Nessa ótica, reconhecer os povos do campo como gente e sujeitos de direito requer pensar um currículo no qual o diálogo de saberes esteja na ordem do discurso. Ou seja: em concordância com o que Caldart (2009) afirma, é preciso aprofundar os trabalhos metodológico e pedagógico na valorização da experiência dos sujeitos, ajudando, assim, na reapropriação teórica do conhecimento coletivo para que se possa superar a dicotomia entre trabalho manual e trabalho intelectual. Esse aprofundamento, contudo, não pode (e não deve) figurar apenas ‘na tese’: a escola não pode valer apenas por sua forma e seu conteúdo despolitizados e a-históricos, falsamente neutros. A vida real do campo precisa

ser real também na escola e em seu projeto pedagógico, com a presença no cotidiano escolar de sujeitos concretos que contemplem um currículo articulado com as diferentes dimensões formativas.

As Diretrizes Operacionais para a Educação Básica Nas Escolas do Campo (Resolução CNE/CEB, n. 1, de 3 de abril de 2002) documentam e oficializam como política pública alguns princípios e procedimentos necessários à construção das escolas do campo.
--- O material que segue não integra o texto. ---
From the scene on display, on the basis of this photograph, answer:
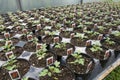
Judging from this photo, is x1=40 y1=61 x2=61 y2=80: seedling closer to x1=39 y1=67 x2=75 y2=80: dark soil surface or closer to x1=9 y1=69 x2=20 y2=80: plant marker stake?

Seus artigos n. 4 e n. 5 afirmam que tais escolas se constituirão como espaços públicos de “investigação e articulação de experiências e estudos direcionados para o mundo do trabalho, bem como para o desenvolvimento social, economicamente justo e ecologicamente sustentável”, que contemplem a diversidade do campo em todos os seus aspectos: “sociais, culturais, políticos, econômicos, de gênero, geração e etnia”. Então, de acordo com as Diretrizes, a identidade de uma escola do campo terá como base fundadora:

 princípios éticos da autonomia, da responsabilidade, da solidariedade e do respeito ao bem comum;

 princípios políticos dos direitos e deveres da cidadania, do exercício da criticidade e do respeito à democracia;

 princípios estéticos da sensibilidade, da criatividade, da ludicidade, da qualidade e da diversidade cultural;

 princípio político de explicitar o papel da escola com vistas à construção de um projeto alternativo de desenvolvimento sustentável;

 princípio da interdisciplinaridade, com a construção integrada do conhecimento;

 princípio da preservação ambiental, supondo novas relações entre pessoas e natureza;

 princípio metodológico da pesquisa como uma postura crítica diante da realidade;

 princípio político-pedagógico da construção do conhecimento e da organização escolar tendo como referência o mundo do trabalho, das relações sociais e da cultura vivida pela população do campo;

 princípio pedagógico da valorização dos diferentes saberes, resgatando-os em sala de aula;

 princípio pedagógico de que os tempos e os espaços de formação não se limitam apenas às paredes das salas de aula, mas se definem na produção, na família, na convivência social, no lazer, nos movimentos sociais;

 princípio político de compromisso com a (re)construção de relações sociais de gênero;

 princípio político do respeito, da valorização e do fortalecimento da identidade étnica e racial dos diferentes povos do campo e

 princípio pedagógico da avaliação entendida como processo que engloba os conhecimentos, as atitudes, os valores e os comportamentos no processo de ensino e aprendizagem.

Assim sendo, os currículos das escolas do campo, segundo a Resolução CNE/CEB, n.1 de 3 de abril de 2002, além de se orientarem pelas Diretrizes Curriculares Nacionais para a Educação Básica e a Educação Profissional de Nível Técnico, devem:

 direcionar as atividades curriculares e pedagógicas para um projeto de desenvolvimento sustentável;

 avaliar os impactos da proposta da instituição sobre a qualidade de vida individual e coletiva;

 realizar uma abordagem solidária e coletiva dos problemas do campo, promovendo o estímulo à participação nos processos de elaboração, desenvolvimento e avaliação das propostas pedagógicas;

 promover estudos sobre a diversidade e o protagonismo das crianças, dos jovens e dos adultos do campo na construção da qualidade social da vida individual e coletiva e

 valorizar, nas propostas pedagógicas, a diversidade cultural e os processos de interação e transformação do campo, respeitando a fidelidade aos princípios éticos que norteiam a convivência solidária e colaborativa nas sociedades democráticas.